A voz automatizada anuncia a próxima estação: Sternschanze. Curioso para ver se ainda há resquícios da jornada de violência que assolou a cidade no passado fim de semana, interrompi a leitura e espreitei pela janela. O meu vizinho da frente também espreitava de forma melancólica pela janela e aí me apercebi de quem tinha à frente.
Não, não pode ser, pensei de forma tão abismada que temo mesmo que me tenham saído alguns murmúrios pelos meus lábios cerrados. À minha frente estava nada mais nada menos que o Saramago!

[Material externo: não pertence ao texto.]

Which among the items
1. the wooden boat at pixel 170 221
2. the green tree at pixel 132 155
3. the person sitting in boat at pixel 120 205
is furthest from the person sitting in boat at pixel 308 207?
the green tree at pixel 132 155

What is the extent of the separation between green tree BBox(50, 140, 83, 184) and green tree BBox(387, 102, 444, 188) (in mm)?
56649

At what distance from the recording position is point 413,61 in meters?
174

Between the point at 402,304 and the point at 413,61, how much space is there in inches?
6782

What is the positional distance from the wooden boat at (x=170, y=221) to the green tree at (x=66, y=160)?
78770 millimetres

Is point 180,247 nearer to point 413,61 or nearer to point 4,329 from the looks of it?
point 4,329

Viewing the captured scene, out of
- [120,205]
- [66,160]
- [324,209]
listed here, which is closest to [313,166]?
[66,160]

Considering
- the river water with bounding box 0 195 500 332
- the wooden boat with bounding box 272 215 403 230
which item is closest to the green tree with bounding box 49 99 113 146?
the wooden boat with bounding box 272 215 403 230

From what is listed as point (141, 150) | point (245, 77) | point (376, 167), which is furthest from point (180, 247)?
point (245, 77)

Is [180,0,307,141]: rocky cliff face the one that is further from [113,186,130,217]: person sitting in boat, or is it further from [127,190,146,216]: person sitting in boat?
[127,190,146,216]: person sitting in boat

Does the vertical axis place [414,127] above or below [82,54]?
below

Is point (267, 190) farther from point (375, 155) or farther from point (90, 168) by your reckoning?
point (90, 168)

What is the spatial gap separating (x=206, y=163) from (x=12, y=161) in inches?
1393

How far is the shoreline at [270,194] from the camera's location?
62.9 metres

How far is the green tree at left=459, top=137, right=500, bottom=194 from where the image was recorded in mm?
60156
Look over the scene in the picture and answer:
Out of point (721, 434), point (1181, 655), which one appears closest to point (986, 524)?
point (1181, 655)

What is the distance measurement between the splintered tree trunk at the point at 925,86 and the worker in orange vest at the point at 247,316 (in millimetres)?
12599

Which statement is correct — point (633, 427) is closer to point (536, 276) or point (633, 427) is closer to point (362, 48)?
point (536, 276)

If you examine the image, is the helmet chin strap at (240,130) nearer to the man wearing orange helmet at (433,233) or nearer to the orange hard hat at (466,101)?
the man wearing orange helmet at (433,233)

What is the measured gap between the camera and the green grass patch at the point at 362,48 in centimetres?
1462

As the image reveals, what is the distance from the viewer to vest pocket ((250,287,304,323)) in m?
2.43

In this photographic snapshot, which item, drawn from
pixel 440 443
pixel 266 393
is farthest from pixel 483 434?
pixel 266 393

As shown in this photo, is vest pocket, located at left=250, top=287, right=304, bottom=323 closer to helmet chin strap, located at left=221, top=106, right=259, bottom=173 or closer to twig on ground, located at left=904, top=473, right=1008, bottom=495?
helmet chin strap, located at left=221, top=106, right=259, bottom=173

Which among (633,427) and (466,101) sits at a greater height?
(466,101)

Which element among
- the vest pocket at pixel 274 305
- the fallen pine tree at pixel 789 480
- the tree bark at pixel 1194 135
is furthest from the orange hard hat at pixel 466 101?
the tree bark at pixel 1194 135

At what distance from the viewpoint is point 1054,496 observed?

Sim, eu sei que já morreu. 2010. Lembro-me perfeitamente do dia em que a notícia me atingiu que nem uma pedra ao abrir o Público. De como nem trinta minutos tinham passado quando o Gonçalo me ligou a dizer se já sabia e de como ficámos os dois mudos durante uns bons minutos após termos sussurrado em uníssono um "Foda-se puto..."
Mas para mim não havia dúvidas. Ali, tão perto, num cenário tão improvável, estava o Saramago.
Não escondendo o meu assombro e, porque não, desconforto, comecei a pensar no que lhe poderia dizer.
Seguiu-se Dammtor. A passagem pela Kennedybrucke com vista para o Alster. Hauptbahnhof.
O meu destino de jovem cumpridor com o seu trabalho accionou todos os sensores comunicando-me que tinha que sair.
Num turbilhão de emoções e pensamentos tentei formular algo inteligente para lhe dizer.
As portas abriram-se. Pessoas começaram a empurrar-se para saírem. Pessoas esperavam para entrar. Tentei fitá-lo com o meu olhar e quando, num lapso de tempo os nossos olhares se confrontaram, sorri tentando criar cumplicidade ibérica e aí saiu qualquer coisa:
- Sem que não é do seu agrado, mas amanhã voltará a chover em Hamburgo.
Não posso jurar, mas creio que me sorriu.
E eu, contrariando a multidão que sempre habita a Estação Central de Hamburgo, abandonei o metro de sorriso estampado no rosto.